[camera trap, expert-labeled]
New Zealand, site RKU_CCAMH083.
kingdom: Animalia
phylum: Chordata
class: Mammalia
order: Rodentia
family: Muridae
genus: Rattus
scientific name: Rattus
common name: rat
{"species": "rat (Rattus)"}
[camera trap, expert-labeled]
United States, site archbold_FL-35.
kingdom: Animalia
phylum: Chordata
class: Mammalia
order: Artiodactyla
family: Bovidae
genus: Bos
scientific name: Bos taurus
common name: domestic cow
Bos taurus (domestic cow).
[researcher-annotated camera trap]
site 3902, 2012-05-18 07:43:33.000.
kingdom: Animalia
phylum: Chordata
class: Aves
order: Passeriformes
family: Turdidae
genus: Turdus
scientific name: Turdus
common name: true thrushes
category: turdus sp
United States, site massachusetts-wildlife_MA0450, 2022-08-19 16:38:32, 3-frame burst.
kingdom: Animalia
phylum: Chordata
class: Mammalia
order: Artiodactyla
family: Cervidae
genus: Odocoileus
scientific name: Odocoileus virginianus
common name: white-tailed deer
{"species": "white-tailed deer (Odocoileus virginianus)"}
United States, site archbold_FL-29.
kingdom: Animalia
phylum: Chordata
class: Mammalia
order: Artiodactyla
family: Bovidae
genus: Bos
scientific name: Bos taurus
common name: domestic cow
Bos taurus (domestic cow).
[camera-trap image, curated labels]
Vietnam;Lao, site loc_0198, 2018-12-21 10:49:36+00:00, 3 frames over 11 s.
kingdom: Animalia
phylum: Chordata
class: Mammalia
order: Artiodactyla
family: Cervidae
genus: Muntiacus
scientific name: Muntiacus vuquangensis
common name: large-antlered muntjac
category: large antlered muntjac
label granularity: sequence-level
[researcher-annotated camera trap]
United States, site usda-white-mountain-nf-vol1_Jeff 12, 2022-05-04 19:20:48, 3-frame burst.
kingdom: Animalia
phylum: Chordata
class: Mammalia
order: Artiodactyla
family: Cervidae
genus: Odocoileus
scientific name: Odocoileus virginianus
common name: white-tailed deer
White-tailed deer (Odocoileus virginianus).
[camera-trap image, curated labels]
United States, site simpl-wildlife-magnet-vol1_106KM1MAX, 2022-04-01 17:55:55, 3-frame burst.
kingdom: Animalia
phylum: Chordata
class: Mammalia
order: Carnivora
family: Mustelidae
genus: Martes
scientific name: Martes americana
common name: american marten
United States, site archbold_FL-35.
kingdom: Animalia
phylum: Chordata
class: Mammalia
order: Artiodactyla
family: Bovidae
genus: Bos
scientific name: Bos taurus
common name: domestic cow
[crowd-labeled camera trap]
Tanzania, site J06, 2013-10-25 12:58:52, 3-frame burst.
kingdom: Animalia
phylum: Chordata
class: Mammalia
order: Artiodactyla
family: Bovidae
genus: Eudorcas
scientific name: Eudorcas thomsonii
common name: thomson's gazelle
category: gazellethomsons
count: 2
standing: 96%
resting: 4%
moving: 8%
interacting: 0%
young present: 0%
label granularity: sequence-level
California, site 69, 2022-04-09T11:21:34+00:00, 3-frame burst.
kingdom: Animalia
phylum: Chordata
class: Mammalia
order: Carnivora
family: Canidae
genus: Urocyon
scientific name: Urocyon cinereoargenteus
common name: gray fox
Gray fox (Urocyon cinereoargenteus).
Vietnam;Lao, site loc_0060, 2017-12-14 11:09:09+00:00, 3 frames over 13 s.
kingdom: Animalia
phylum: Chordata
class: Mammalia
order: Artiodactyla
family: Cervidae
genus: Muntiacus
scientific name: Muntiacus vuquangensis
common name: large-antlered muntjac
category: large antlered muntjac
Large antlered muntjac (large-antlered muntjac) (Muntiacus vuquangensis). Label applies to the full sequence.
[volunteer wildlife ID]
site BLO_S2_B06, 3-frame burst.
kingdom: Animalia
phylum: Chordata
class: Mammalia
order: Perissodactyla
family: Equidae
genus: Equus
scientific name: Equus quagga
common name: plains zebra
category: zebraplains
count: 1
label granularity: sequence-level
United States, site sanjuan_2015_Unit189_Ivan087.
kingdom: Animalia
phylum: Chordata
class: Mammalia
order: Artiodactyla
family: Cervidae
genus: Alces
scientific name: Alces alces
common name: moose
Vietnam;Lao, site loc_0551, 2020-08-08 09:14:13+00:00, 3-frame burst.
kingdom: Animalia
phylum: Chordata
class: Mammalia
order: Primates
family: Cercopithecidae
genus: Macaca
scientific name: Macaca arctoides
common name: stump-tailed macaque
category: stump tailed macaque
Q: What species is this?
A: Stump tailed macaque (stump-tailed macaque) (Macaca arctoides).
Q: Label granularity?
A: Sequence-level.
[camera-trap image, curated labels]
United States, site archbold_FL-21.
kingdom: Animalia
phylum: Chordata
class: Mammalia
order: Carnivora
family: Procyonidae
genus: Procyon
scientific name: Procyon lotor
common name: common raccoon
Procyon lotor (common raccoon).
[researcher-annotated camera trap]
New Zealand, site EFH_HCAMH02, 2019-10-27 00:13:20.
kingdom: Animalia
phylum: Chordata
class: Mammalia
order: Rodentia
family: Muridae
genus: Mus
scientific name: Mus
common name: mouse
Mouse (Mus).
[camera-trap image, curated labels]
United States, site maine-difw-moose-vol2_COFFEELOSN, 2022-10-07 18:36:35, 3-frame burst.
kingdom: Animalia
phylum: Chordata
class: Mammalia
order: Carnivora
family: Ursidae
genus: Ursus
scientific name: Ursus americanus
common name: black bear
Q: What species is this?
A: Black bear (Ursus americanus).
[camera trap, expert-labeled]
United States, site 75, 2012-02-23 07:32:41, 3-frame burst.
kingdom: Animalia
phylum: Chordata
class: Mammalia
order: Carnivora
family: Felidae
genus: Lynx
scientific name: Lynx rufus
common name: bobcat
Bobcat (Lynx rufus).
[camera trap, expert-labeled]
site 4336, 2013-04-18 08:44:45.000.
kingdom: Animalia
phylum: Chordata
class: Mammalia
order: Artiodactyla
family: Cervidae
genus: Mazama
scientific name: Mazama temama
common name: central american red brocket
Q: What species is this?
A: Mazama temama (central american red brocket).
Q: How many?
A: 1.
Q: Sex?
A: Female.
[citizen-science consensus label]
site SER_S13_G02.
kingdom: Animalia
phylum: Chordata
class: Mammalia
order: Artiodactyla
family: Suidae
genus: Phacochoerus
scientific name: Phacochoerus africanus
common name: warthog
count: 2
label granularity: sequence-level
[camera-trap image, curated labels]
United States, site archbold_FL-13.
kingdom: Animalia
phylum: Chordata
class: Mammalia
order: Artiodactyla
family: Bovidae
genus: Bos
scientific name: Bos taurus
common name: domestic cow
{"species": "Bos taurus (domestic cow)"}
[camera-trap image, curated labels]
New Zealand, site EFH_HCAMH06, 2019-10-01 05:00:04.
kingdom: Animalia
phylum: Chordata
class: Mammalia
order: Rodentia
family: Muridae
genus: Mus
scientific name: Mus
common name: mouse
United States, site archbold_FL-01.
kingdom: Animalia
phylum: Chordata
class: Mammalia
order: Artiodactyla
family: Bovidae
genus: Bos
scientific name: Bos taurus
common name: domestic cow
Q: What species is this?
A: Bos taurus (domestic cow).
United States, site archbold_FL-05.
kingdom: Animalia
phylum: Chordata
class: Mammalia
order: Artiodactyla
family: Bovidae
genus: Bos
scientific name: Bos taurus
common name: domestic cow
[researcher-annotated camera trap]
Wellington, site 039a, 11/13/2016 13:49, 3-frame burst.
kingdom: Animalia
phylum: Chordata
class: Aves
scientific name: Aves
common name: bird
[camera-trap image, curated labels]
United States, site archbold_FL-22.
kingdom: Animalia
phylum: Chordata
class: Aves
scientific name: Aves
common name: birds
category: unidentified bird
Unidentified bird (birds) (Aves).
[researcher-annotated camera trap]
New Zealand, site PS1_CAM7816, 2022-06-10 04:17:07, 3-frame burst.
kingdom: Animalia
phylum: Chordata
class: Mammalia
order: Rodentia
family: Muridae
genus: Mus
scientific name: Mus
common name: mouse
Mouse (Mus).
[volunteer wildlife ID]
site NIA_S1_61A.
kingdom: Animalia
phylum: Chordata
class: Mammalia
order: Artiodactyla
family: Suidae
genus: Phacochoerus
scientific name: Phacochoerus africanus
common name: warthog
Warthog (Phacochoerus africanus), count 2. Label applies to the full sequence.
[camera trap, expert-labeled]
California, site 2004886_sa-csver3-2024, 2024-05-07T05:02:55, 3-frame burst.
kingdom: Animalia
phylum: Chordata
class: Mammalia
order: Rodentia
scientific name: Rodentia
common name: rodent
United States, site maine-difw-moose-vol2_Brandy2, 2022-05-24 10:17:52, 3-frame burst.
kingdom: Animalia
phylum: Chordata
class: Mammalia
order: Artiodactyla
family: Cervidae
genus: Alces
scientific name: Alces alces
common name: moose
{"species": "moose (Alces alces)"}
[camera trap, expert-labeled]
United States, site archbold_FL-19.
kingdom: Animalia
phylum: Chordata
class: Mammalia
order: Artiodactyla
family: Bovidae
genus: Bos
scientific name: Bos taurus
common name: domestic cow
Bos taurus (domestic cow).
▬▬▬▬▬▬▬▬▬▬
Line count for "frames": count the lines in the records above that hold this word, and give only the number.

2